Try it
From the review, extract the passage that begins at the words "The latter was" and stops after the words "out as a teen.", copying it word for word.

LEG: THE STORY OF A LIMB AND THE BOY WHO GREW FROM IT
GREG MARSHALL
© 2023 Abrams Press
$26.00
304 pages


From the moment he was born, Greg Marshall was endowed with two things: a right leg with "tight tendons" that twisted his foot on that side, and certain oversized intimate body parts that his mother was just too eager to mention.

The latter was an eye-rolling embarrassment.

The former was never really a big deal to Marshall. Other than wearing out a lot of sneakers, he walked with a limp, so what?

He was never bullied much about it, though his siblings teased him in a way that siblings will. He never let it stop him from playing tennis or exploring his Salt Lake City neighborhood. He traveled, appeared in local theater, ran for president of his class, and had an otherwise normal childhood. Still, his leg was something people noticed.

He hoped that no one would notice he was Gay too, but they must have, since nobody seemed surprised when he came out as a teen.

By then, Marshall's mother had been fighting non-Hodgkin's lymphoma for years with surgeries and various chemotherapies that left her wrung out and scarred. She was in the midst of another battle when Marshall's father was diagnosed with ALS, a disease that affected his muscles and progressed quickly. As the elder Marshall slipped away — the timing of which he decided himself — the family rallied around him, teasing, deflecting, and grieving.

Marshall was in his twenties when that happened, and it highlighted his shaky, barely controlled penchant for hypochondria that he'd had for some time. He worried about his "tight tendons" and cerebral palsy, a diagnosis he'd recently discovered. He fretted about getting AIDS. Most of all, he wondered if he'd ever find someone to love him...

Stored data entries
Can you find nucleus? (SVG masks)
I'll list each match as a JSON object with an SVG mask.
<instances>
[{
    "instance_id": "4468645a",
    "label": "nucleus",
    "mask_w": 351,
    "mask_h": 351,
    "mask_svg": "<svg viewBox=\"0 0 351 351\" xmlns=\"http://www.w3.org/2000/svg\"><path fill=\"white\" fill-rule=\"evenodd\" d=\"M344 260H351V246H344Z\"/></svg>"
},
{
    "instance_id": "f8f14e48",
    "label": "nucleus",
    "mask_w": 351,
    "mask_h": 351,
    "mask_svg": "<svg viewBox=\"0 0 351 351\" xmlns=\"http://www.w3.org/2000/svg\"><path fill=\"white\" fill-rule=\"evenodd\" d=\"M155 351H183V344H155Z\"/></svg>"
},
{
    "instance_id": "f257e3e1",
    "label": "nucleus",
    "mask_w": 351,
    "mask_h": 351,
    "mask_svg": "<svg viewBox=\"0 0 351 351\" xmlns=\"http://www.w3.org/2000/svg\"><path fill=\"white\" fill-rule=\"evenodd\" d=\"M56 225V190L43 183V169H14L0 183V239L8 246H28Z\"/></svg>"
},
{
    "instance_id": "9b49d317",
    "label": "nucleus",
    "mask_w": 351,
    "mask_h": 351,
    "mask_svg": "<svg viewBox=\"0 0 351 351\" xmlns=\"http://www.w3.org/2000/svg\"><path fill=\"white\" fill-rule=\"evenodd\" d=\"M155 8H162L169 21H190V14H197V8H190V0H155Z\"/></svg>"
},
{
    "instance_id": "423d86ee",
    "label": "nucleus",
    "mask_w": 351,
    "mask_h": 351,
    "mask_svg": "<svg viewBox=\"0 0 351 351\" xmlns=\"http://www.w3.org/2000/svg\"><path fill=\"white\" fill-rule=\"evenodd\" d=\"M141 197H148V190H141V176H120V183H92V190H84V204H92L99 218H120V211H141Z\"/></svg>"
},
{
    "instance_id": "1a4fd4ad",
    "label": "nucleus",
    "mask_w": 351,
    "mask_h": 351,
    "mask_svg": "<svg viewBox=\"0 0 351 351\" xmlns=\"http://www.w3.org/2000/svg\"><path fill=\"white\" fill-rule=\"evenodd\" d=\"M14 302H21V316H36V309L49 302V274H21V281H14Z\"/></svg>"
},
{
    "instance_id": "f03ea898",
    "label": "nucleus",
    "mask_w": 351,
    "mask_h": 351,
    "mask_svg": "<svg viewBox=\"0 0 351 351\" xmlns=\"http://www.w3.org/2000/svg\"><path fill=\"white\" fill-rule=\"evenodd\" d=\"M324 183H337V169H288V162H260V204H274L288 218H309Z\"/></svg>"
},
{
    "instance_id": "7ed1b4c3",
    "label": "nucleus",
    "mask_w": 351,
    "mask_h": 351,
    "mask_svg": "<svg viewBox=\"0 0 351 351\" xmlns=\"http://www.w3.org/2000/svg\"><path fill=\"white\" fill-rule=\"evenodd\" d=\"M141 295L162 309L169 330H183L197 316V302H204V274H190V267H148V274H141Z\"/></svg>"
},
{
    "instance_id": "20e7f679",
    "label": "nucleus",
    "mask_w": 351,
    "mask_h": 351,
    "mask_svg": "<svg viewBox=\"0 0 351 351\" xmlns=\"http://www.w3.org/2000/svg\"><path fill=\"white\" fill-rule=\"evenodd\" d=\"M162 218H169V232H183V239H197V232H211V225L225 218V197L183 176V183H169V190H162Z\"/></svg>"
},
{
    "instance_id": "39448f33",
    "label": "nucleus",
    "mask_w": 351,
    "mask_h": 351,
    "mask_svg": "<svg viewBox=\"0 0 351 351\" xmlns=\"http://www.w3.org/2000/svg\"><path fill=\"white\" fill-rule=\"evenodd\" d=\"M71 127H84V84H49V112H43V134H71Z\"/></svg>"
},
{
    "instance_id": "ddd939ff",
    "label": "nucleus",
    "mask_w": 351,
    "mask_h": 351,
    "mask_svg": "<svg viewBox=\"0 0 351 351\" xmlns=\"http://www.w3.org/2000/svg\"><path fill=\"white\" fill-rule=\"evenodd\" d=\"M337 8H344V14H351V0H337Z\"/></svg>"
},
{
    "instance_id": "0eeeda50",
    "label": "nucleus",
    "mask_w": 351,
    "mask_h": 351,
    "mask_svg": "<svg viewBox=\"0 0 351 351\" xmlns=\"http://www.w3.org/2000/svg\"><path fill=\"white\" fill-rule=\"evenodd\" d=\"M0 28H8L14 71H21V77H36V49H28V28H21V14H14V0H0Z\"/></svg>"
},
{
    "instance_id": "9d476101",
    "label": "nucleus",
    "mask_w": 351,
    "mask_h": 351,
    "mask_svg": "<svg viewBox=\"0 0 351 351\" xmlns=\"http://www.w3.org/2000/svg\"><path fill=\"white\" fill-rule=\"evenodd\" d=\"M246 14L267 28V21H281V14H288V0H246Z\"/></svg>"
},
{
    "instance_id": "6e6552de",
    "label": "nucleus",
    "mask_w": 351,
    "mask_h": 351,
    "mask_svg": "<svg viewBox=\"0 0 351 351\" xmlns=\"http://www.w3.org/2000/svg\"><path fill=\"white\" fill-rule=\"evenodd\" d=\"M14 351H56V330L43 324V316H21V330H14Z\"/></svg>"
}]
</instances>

Result for this exercise
The latter was an eye-rolling embarrassment.

The former was never really a big deal to Marshall. Other than wearing out a lot of sneakers, he walked with a limp, so what?

He was never bullied much about it, though his siblings teased him in a way that siblings will. He never let it stop him from playing tennis or exploring his Salt Lake City neighborhood. He traveled, appeared in local theater, ran for president of his class, and had an otherwise normal childhood. Still, his leg was something people noticed.

He hoped that no one would notice he was Gay too, but they must have, since nobody seemed surprised when he came out as a teen.